Ratios & DuPont Analysis
Net profit margin improved from a negative 0.02% in Q3 2024 to 17.1% in Q3 2025, driven by net income growth. Return on assets (ROA) increased from -0.45% to 7.4%, reflecting improved profitability and asset utilization. Return on equity (ROE) turned positive at 12.4%, compared to a negative 0.53% last year, supported by net income and equity growth. Asset turnover ratio remained stable at approximately 1.36, indicating efficient asset utilization. The equity multiplier increased slightly to 1.7, reflecting leverage levels within acceptable limits. Overall, the DuPont analysis indicates improved profitability, efficient asset use, and moderate leverage, supporting a positive outlook.
Risk Factors
Key risks include regulatory changes affecting bioidentical hormone therapies, market competition from larger pharmaceutical and wellness companies, operational risks related to manufacturing and supply chain disruptions, and macroeconomic factors such as inflation and interest rate fluctuations. The company also faces legal and litigation risks, notably ongoing legal proceedings involving key executives and shareholders, which could impact reputation and financial stability. Additionally, reliance on a limited number of vendors and customers exposes the company to concentration risks. Strategic acquisitions and product diversification are critical to mitigating these risks, but execution remains essential.
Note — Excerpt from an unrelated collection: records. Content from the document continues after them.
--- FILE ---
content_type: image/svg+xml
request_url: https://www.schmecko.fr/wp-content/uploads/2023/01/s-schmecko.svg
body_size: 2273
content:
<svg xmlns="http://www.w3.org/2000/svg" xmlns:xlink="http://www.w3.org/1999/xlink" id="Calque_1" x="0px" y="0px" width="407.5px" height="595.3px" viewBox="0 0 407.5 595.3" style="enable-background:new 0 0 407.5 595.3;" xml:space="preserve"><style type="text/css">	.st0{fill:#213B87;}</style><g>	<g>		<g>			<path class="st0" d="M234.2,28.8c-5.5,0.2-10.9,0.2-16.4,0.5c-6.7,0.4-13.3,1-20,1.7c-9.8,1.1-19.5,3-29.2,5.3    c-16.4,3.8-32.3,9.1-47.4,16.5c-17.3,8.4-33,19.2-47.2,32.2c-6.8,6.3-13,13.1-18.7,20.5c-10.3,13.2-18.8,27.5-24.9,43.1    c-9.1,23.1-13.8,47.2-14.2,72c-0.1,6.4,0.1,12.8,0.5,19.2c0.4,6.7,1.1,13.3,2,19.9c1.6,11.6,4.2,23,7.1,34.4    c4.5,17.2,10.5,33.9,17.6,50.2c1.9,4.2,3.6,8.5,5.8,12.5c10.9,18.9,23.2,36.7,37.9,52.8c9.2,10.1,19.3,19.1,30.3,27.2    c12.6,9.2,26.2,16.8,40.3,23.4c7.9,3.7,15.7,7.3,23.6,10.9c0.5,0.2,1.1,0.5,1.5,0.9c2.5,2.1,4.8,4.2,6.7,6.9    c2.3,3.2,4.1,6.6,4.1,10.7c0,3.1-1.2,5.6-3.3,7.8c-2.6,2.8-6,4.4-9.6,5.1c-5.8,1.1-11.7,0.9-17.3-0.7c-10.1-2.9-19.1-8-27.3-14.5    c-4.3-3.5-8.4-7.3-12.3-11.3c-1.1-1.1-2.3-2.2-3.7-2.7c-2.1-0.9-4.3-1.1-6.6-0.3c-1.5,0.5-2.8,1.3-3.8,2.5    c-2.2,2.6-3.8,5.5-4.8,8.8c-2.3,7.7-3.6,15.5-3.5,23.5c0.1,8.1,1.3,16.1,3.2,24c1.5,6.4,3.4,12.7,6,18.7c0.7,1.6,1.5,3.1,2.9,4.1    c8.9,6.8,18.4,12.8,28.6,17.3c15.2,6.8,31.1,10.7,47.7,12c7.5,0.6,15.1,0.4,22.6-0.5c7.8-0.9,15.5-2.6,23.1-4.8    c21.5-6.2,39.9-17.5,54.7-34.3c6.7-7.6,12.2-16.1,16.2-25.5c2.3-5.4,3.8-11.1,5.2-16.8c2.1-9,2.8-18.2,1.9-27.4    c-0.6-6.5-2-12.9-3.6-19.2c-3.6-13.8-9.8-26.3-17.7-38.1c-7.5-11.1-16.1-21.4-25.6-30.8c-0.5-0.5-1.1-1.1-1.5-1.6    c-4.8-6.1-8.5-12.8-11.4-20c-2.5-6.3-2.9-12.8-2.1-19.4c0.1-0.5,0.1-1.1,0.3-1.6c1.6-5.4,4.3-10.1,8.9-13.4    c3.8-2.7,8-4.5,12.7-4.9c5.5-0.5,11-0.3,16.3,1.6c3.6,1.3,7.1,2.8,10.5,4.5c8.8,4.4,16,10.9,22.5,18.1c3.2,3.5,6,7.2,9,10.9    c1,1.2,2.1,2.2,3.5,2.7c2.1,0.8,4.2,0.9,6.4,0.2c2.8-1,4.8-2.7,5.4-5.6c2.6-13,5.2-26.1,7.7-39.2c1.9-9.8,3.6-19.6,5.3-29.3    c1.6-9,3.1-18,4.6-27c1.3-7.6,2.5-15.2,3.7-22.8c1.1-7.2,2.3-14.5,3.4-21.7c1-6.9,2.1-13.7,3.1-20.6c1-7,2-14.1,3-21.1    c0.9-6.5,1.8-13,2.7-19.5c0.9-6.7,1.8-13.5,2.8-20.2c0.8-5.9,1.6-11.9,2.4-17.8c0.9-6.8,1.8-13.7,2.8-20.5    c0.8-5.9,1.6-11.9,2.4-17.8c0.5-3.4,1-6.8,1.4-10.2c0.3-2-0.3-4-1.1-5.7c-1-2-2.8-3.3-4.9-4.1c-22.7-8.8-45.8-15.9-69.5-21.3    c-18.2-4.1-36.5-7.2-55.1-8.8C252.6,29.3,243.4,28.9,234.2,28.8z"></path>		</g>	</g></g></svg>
Notes & Additional Commentary
Unusual items in Q3 2025 include a significant gain from change in fair value of earnout liabilities ($2.92 million) and legal settlement expenses ($3.5 million). The company also executed share repurchases totaling 1.01 million shares at an average price of $3.28 per share, reducing share count and supporting EPS growth. The company’s strategic focus on expanding its product portfolio and operational efficiencies is expected to sustain growth. However, legal proceedings and regulatory environment remain potential headwinds. The company’s recent acquisitions, including Asteria Health and Simpatra, are expected to contribute positively to revenue growth in upcoming periods.
Investment Implications
Biote Inc demonstrates a robust turnaround with significant improvements in profitability and stock performance. The company’s strategic acquisitions and product diversification position it well for long-term growth, though legal and regulatory risks require ongoing monitoring. Short-term opportunities include capitalizing on the rising demand for bioidentical hormone therapies and dietary supplements. Long-term risks involve market competition and regulatory changes, which could impact margins. Overall, the company’s financial health and strategic initiatives support a cautiously optimistic outlook for investors seeking growth in the biotech and wellness sectors.